精密加工

NC電解加工

NC電解加工 ( Numerically Controlled Electrochemical Machining, 略称NC-ECM ) とは、工具電極を数値制御(NC)によって三次元的に走査することで、所望の工作物形状を得る電解加工法である。

詳細

 電解加工においては、一般に所望の工作物形状を反転した形状を持つ工具電極を用い、電解液中で電圧を印可しながら工作物に対して工具を送ることで、その形状を工作物に転写して加工が行われる。しかし、以下のような問題がある。

・電解液温の上昇と水素気泡発生による導電率変化や、電極表面の傾斜の影響により、電極間距離が場所によって変化する。
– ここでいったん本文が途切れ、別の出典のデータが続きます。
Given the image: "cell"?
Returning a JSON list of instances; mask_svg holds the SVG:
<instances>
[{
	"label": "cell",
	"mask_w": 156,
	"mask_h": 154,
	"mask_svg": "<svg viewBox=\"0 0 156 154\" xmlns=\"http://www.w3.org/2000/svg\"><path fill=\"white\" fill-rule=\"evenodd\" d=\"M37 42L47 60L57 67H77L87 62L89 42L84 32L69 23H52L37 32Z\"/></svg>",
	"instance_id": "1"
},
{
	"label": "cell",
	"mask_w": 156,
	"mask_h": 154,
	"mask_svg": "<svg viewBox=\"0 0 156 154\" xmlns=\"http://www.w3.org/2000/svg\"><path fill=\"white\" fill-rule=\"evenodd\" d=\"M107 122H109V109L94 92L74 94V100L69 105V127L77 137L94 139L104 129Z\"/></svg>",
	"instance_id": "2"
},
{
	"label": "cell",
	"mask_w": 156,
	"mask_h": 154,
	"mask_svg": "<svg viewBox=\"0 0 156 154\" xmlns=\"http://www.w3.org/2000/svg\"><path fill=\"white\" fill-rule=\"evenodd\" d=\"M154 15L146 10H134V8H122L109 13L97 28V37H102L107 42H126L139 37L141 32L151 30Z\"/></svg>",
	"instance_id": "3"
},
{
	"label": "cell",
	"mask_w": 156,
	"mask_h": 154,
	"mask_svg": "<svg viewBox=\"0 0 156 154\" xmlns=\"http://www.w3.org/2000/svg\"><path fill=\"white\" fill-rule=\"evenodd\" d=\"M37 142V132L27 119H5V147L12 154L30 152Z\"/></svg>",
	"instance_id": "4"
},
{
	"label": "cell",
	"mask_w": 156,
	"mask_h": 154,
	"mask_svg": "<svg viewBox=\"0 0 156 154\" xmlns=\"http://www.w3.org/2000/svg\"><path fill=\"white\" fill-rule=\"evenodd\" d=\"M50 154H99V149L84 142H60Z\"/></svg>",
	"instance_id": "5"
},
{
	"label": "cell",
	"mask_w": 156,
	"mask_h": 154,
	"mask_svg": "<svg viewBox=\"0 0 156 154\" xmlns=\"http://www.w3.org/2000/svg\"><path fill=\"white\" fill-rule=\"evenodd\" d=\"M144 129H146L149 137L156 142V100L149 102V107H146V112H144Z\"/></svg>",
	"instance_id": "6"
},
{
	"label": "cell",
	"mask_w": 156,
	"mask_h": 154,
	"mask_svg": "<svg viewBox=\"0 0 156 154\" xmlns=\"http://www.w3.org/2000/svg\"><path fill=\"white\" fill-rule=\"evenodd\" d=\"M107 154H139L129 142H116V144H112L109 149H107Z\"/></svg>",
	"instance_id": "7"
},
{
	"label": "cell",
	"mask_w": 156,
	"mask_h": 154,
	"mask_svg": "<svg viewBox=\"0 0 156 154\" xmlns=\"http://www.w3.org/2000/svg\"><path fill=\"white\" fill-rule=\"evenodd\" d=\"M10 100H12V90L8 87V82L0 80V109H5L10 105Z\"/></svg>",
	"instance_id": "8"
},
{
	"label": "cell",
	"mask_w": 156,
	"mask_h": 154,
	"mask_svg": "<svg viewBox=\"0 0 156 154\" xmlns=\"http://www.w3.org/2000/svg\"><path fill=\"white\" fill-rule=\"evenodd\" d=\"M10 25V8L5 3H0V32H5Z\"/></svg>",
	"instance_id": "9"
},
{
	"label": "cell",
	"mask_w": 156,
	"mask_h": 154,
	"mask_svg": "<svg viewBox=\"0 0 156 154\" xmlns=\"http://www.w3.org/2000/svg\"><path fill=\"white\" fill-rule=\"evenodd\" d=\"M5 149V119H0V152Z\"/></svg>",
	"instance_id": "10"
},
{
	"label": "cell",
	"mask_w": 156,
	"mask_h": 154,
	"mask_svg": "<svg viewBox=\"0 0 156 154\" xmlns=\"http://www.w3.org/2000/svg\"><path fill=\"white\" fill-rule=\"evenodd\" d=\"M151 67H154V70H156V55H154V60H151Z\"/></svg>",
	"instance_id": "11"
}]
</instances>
所望の加工形状を得るためにはこれらを考慮した電極設計とテスト加工による電極形状修正が必要となり、電極製作に手間がかかる。

・単位面積当たりの電流密度が同じであれば、加工面積が増加するとそれに応じて電流の総量が増加するため、大容量の電源が必要となる。

 一方で、NC電解加工 [1]は、パイプ状、球状などの単純形状電極を用い、それを走査することで所望の工作物形状を得る電解加工法である。加工形状の制御は、走査回数、走査速度、電流密度により制御することができる。前述の一般的な電解加工に比べ、次のような利点がある。

・単純形状の電極を用いるため、電極設計の手間がない。

・電極面積が小さいため、小容量の電源を用いることができる。ただし、単位時間当たりの加工量は小さいため、一品生産もしくは少量生産に適している。

 微細加工において複雑形状の加工を行う場合には、この手法が多く用いられている(例えば[2])。また、パイプ状のノズルから電解液を噴出させて加工を行う電解液ジェット加工において、ノズルを走査させることで種々の形状加工が行われている[3]

関連項目

引用

  1. K.P. Rajurkar, D. Zhua, J.A. McGeough, J. Kozak, A. De Silva, New Developments in Electro-Chemical Machining, CIRP Annals, 48, 2, 567-579, 1999.
  2. Rolf Schuster, Viola Kirchner, Philippe Allongue, Gerhard Ertl, Electrochemical Micromachining, Science, 289, 5476, 98-101, 2000.
  3. M. Kunieda, K. Mizugai, S. Watanabe, N. Shibuya, N. Iwamoto, Electrochemical micromachining using flat electrolyte jet, CIRP Annals, 60, 1, 251-254, 2011.